A 3-year-old program dedicated to narrowing the high-tech digital divide shuts its doors as corporate backers think twice about opening their wallets.

    PowerUp, a 3-year-old program aimed at narrowing the high-tech digital divide, has shut its doors as its corporate backers reassess their philanthropic efforts in a weak economy.

    The project, which was supported by technology industry bigwigs including AOL Time Warner Chairman Steve Case and Gateway founder Ted Waitt, brought millions of dollars worth of computer equipment to schools and community centers across the United States.
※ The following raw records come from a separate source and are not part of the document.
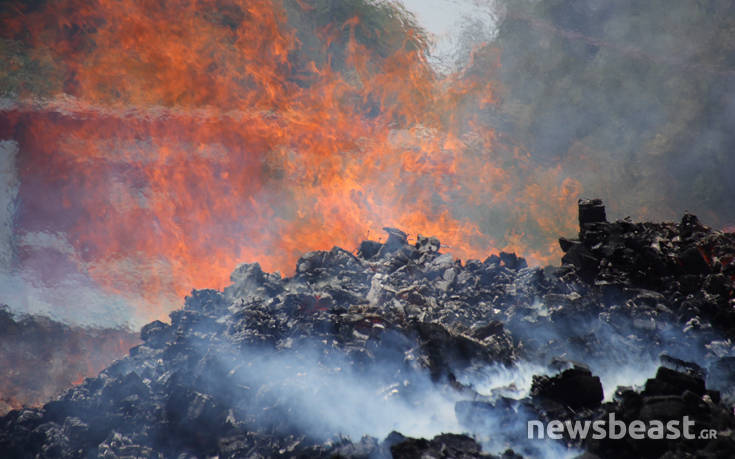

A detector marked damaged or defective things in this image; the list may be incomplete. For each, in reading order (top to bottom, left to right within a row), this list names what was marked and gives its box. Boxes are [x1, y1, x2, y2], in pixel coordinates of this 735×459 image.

charred rubble [1, 199, 735, 458]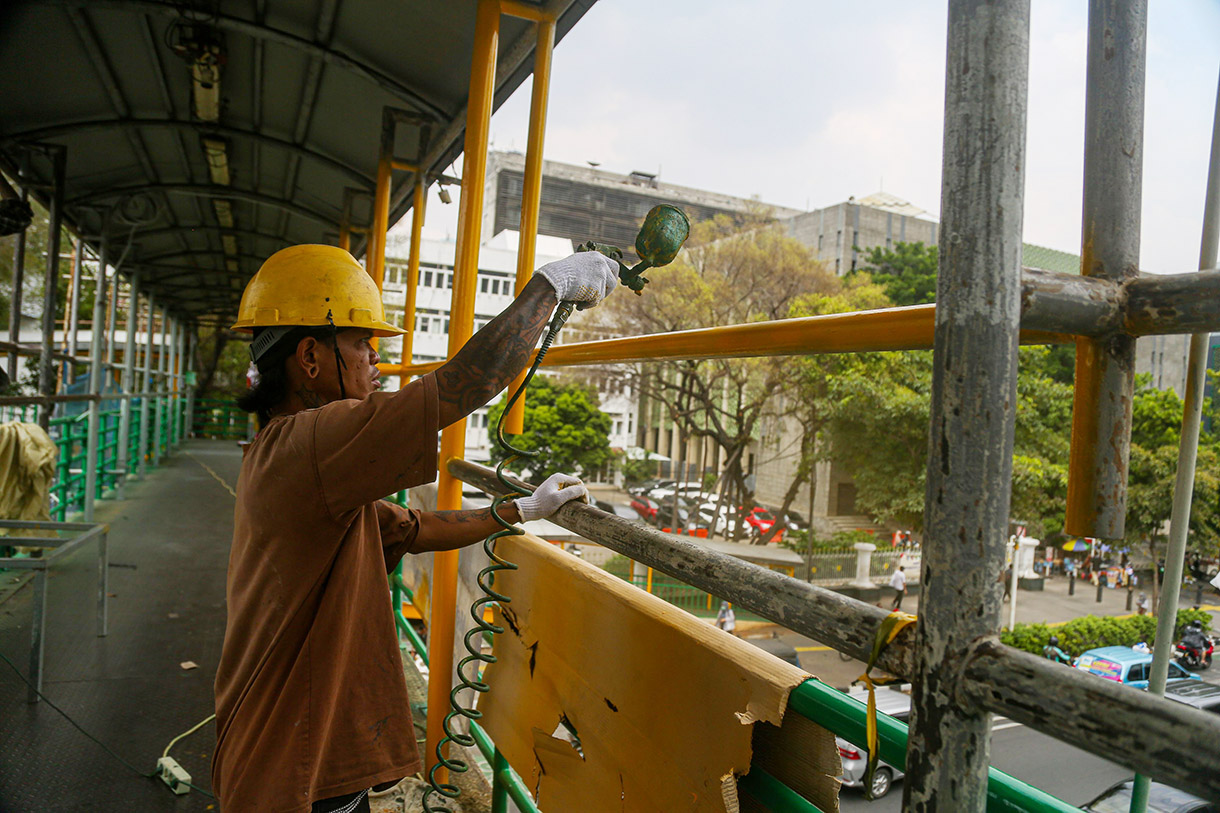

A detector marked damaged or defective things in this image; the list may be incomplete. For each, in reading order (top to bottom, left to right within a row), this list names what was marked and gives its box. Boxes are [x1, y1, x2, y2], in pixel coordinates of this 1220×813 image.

torn cardboard sheet [480, 532, 844, 810]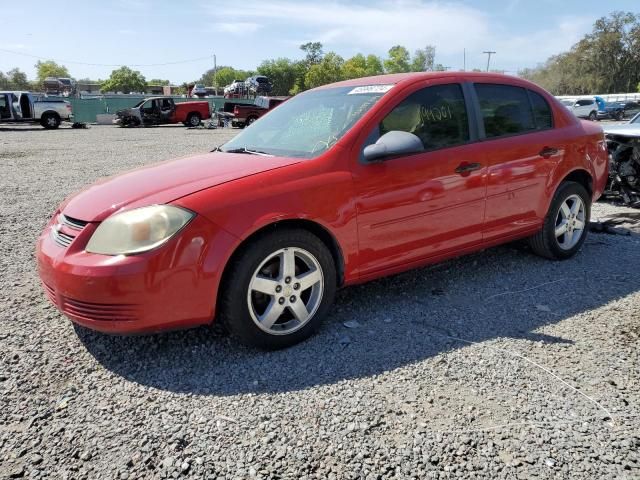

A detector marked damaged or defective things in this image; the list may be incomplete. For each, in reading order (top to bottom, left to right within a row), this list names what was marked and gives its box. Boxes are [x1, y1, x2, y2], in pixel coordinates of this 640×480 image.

wrecked vehicle [115, 97, 210, 127]
damaged car in background [604, 114, 640, 208]
wrecked vehicle [604, 115, 640, 208]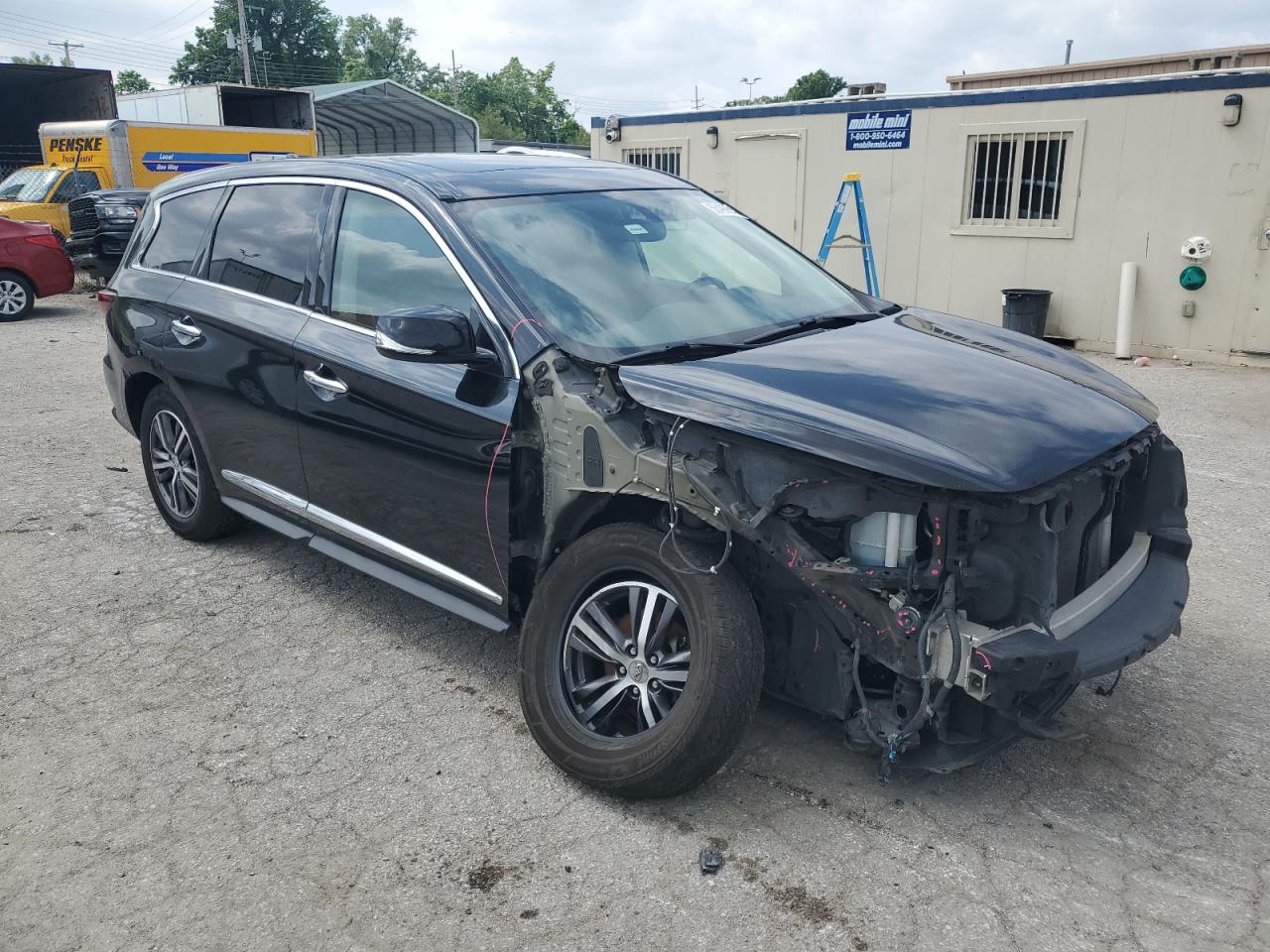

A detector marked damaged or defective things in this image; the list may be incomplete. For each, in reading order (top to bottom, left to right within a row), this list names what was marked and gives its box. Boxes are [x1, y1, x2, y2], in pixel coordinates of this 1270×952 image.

cracked asphalt [7, 294, 1270, 948]
damaged black suv [101, 155, 1191, 797]
crumpled hood [619, 311, 1159, 494]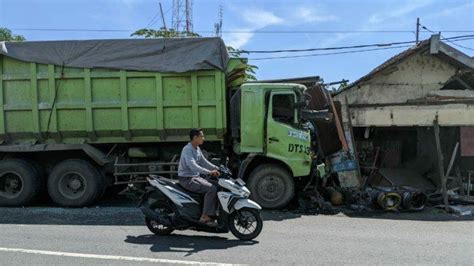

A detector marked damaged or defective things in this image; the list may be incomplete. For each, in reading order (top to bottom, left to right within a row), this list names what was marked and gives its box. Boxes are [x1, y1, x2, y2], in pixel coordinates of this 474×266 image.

crashed truck [0, 38, 342, 208]
damaged building [334, 33, 474, 200]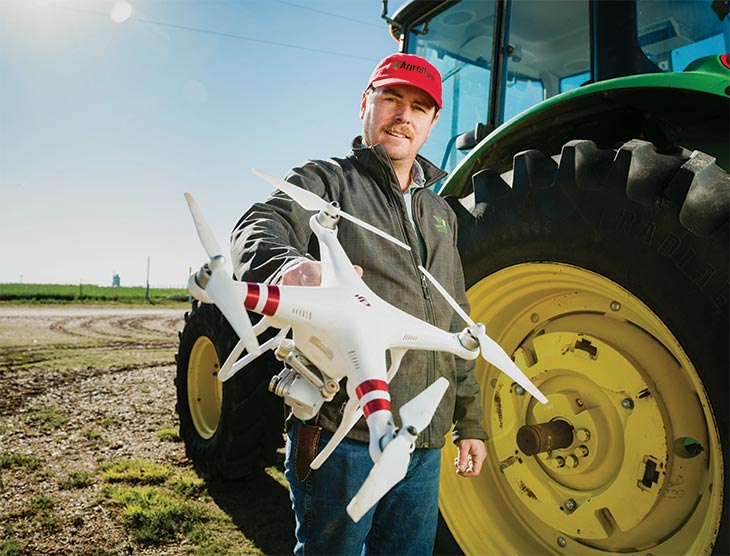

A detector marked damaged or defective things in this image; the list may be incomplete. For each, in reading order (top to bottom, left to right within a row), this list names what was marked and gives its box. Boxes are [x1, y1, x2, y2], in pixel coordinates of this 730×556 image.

    The organization donated machines to thousands of community centers and computer labs, attracting support from Sen. Trent Lott, R-Miss., and Rep. Charles Pickering, R-Miss., who pushed for federal money to fund workers at the centers. It also sponsored mentoring programs that offered students a chance to see how technology can change people's lives.

    PowerUp officials did not immediately respond to requests for comment on the program?s closure.

    Stephen Ronan, managing director of Community Technology Centers' Network, which operated some of the projects in conjunction with PowerUp, said existing centers shouldn't be affected by the closure. He said PowerUp's main focus was providing computers and getting the projects up and running so community-based groups could take over. However, the community centers will need to turn elsewhere when it's time to upgrade their equipment.